A very important anniversary falls this year. It’s not one you are going to hear an awful lot about. There won’t be any military parades up and down O’Connell Street, wreaths laid or lapel adornments worn. It will slip by unnoticed by all but the sad few, amongst whom I must include myself.
Ladies and gentlemen, Milton Keynes is fifty years old. Now take a moment, let that one sink in, steady yourself on the furniture if you need to. Yes, much maligned Milton Keynes, the watchword for soulless modernist urbanisation is fifty years old.
So, what’s the deal with this Milton Keynes you might ask. Well in the recent history of town planning and urban development, Milton Keynes is a big player.
We have spoken before of the pivotal place which is occupied by Levittown, New York as the first ever suburban town, planned thus to provide a home for the wave of returning American GIs after World War II. Levittown laid the template for the suburban landscape that we inhabit to this day.
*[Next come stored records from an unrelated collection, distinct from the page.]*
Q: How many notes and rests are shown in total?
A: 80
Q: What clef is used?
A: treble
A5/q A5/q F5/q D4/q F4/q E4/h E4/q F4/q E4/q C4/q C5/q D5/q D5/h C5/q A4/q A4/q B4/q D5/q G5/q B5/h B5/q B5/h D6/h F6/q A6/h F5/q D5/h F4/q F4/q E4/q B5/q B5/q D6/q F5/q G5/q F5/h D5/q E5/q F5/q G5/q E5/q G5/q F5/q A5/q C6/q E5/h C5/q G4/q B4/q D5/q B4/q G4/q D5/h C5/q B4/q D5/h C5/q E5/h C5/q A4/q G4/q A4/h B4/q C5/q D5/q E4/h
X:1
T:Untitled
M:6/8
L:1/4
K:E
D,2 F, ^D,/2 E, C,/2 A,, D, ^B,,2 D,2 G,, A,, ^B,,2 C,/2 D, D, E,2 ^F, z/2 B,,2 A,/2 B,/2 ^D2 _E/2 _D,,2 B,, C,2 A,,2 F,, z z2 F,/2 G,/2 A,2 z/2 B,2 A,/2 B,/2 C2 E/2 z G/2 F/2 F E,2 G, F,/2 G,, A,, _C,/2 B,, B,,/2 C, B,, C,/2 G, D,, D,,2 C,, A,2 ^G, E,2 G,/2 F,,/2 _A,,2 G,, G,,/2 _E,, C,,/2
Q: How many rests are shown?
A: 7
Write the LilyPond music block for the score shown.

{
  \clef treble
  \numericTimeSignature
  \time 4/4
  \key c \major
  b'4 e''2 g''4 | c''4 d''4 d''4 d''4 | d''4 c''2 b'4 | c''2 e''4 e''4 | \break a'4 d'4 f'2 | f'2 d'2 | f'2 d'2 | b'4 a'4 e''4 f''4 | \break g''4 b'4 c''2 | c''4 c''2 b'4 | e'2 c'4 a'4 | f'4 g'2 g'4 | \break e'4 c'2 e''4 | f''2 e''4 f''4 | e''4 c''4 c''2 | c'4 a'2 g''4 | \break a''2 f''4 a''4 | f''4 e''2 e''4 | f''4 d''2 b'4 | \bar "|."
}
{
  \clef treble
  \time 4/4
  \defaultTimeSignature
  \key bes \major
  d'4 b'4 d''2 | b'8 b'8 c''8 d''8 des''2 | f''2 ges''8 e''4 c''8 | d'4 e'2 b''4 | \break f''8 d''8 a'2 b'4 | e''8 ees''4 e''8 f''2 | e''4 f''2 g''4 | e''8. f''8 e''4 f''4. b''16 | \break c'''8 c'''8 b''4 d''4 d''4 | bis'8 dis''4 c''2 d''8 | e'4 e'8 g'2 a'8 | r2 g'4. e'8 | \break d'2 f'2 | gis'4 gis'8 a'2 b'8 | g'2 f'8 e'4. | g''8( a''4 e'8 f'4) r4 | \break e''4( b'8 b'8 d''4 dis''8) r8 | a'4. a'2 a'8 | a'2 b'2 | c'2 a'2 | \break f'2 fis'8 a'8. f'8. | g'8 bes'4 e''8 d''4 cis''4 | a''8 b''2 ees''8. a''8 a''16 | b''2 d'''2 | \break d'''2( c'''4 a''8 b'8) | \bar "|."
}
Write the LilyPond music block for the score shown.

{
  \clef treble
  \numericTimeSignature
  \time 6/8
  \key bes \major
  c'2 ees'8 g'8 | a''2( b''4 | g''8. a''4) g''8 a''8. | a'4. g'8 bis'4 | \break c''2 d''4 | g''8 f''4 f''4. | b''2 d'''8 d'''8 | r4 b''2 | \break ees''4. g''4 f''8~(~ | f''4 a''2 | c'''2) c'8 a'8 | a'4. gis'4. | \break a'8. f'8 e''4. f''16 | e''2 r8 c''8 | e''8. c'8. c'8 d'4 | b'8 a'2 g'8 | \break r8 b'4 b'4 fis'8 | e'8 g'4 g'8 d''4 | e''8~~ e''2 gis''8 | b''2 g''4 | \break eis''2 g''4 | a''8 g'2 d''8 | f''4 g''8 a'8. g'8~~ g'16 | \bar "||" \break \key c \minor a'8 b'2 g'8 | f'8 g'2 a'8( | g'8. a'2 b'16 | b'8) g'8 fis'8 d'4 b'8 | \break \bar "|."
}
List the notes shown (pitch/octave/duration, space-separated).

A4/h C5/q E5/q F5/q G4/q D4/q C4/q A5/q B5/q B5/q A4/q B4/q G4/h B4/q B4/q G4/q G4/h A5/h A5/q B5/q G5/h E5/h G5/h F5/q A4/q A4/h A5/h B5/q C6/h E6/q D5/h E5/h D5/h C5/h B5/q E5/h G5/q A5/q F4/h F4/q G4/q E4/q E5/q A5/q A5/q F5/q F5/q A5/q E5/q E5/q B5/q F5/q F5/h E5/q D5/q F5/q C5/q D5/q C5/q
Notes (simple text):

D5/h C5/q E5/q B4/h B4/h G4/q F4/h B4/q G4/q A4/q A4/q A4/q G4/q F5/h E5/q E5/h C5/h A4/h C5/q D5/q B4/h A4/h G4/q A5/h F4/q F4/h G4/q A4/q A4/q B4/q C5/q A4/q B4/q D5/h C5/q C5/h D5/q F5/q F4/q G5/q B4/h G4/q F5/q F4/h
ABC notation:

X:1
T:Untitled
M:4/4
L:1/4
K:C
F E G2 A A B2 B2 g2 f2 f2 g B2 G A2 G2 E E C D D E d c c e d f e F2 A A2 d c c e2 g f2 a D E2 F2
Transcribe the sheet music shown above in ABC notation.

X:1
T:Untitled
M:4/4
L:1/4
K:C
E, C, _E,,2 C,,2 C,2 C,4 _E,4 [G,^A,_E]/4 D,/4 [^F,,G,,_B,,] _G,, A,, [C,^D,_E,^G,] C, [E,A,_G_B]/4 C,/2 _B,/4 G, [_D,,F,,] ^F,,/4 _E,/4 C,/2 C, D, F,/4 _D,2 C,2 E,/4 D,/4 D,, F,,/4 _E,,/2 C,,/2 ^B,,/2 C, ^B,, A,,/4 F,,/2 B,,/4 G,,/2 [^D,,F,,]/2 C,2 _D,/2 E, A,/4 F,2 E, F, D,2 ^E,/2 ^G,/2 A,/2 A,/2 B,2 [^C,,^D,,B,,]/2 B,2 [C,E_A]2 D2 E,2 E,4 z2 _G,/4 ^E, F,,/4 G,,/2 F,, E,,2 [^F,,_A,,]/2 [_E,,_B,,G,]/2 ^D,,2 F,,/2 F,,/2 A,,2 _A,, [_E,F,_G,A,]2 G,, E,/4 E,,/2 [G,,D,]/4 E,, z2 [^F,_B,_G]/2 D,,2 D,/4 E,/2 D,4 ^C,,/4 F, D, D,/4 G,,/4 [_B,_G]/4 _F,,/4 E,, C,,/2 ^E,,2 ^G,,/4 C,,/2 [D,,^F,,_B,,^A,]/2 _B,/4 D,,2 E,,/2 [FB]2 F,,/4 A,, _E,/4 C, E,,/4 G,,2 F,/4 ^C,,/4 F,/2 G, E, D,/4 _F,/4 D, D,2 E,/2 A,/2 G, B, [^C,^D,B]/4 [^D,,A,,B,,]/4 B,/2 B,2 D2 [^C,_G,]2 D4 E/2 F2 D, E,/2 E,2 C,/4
Milton Keynes was planned as a new town in the late 1950s, the idea being to alleviate congestion in London, forty-five miles to its south east. It was formally designated in January 1967.
I have a mild obsession with the cultural concept known as received wisdom. Received wisdom refers to assertions which we, unquestioningly, just take to be true. Assertions that passively get passed from one generation to the next without ever being challenged as to their veracity. “Wings are rubbish, Yoko Ono broke up The Beatles, you’ll get stabbed in Limerick, the midlands is a cultural wasteland.” You know the type of thing.
Milton Keynes being a kip is another. In popular culture MK has become synonymous with soulless monolithic urban sterility but nothing, it seems, could be further from the truth. These Keynesian musings of mine were prompted by the recent and quite brilliant BBC4 (where else?) documentary programme on the town, Milton Keynes and Me by Richard Macer.
Macer grew up in Milton Keynes, left at 18 and returned to live in his parents’ house to make the programme and to try to establish what this planned town is like now, fifty years on from its creation.
A teenager is not going to notice all that much about the social and cultural significance of his or her home town so it takes the space created by the intervening thirty years to provide the proper perspective from which he can appraise the place.
What he finds is that far from being a laughing stock famous for its proliferation of roundabouts and concrete sculptures MK is one of the most successful experiments ever in ambitious social engineering. It has one of the fastest growing economies in the country and huge approval ratings from its residents.
The new city was a place of high ideals. People would live in a world that was green and spacious and where, according to the master plan, “no building would be taller than the tallest tree”. MK attracted some of the best architects of their day and it now boasts the only listed shopping centre in the country. That’s right, a listed shopping centre.
A drive through MK today shows just how the original promise has been delivered upon. The streetscapes are verdant and full, the town centre teems with people, the housing stock is arranged in a logical, intuitive way. In January 2015, it was announced that Milton Keynes had seen the highest growth in job numbers of the biggest 64 towns and cities in the UK during the preceding decade. Milton Keynes saw its number of jobs increase by 18.2 per cent between 2004 and 2013, followed by London on 17.1 per cent. And another nice statistic; between 1967 and 2006 the MK Development Corporation oversaw the planting of 20 million tress within its jurisdiction. 20 million trees.
It might not chime with the received narrative, but Milton Keynes, the planned town, is a roaring success and a great place to live.
Planning, eh? Managed development? Futureproofing? Down with that sort of thing.